## [Document section]
↓

[PATCH 2/3] hugetlb: derive huge pages nodes allowed from task mempolicy

Lee Schermerhorn <lee.schermerhorn@xxxxxx> · Wed, 08 Jul 2009 15:24:46 -0400

[PATCH 2/3] hugetlb:  derive huge pages nodes allowed from task mempolicy

Against: 25jun09 mmotm atop the "hugetlb: balance freeing..." series

V2:
+ cleaned up comments, removed some deemed unnecessary,
  add some suggested by review
+ removed check for !current in huge_mpol_nodes_allowed().
+ added 'current->comm' to warning message in huge_mpol_nodes_allowed().
+ added VM_BUG_ON() assertion in hugetlb.c next_node_allowed() to
  catch out of range node id.
+ add examples to patch description

This patch derives a "nodes_allowed" node mask from the numa
mempolicy of the task modifying the number of persistent huge
pages to control the allocation, freeing and adjusting of surplus
huge pages.  This mask is derived as follows:

* For "default" [NULL] task mempolicy, a NULL nodemask_t pointer
  is produced.  This will cause the hugetlb subsystem to use
  node_online_map as the "nodes_allowed".  This preserves the
  behavior before this patch.

↑

## [Data provided]
↓

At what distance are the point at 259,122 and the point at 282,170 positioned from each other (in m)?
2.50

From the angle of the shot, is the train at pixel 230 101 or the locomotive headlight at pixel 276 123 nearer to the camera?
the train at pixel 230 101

↑

## [What to do]
[a] According to the patch description, why does producing a NULL nodemask_t pointer for the default task mempolicy keep things as they were before the patch? Answer in one to three sentences.
[b] Answer these questions from the patch description, one per line:
(i) What is the patch written against?
(ii) What was added to the warning message in huge_mpol_nodes_allowed()?
(iii) Which check was removed from huge_mpol_nodes_allowed()?
[c] Reproduce the patch description from "[PATCH 2/3] hugetlb: derive" to "message in huge_mpol_nodes_allowed().".
The data has no connection to the patch description.

## [Solved tasks]
[a] A NULL nodemask_t pointer makes the hugetlb subsystem use node_online_map as the "nodes_allowed" mask. This matches how it behaved before the patch.

[b]
(i) The 25jun09 mmotm, atop the "hugetlb: balance freeing..." series.
(ii) 'current->comm'.
(iii) The check for !current.

[c]
[PATCH 2/3] hugetlb: derive huge pages nodes allowed from task mempolicy

Lee Schermerhorn <lee.schermerhorn@xxxxxx> · Wed, 08 Jul 2009 15:24:46 -0400

[PATCH 2/3] hugetlb:  derive huge pages nodes allowed from task mempolicy

Against: 25jun09 mmotm atop the "hugetlb: balance freeing..." series

V2:
+ cleaned up comments, removed some deemed unnecessary,
  add some suggested by review
+ removed check for !current in huge_mpol_nodes_allowed().
+ added 'current->comm' to warning message in huge_mpol_nodes_allowed().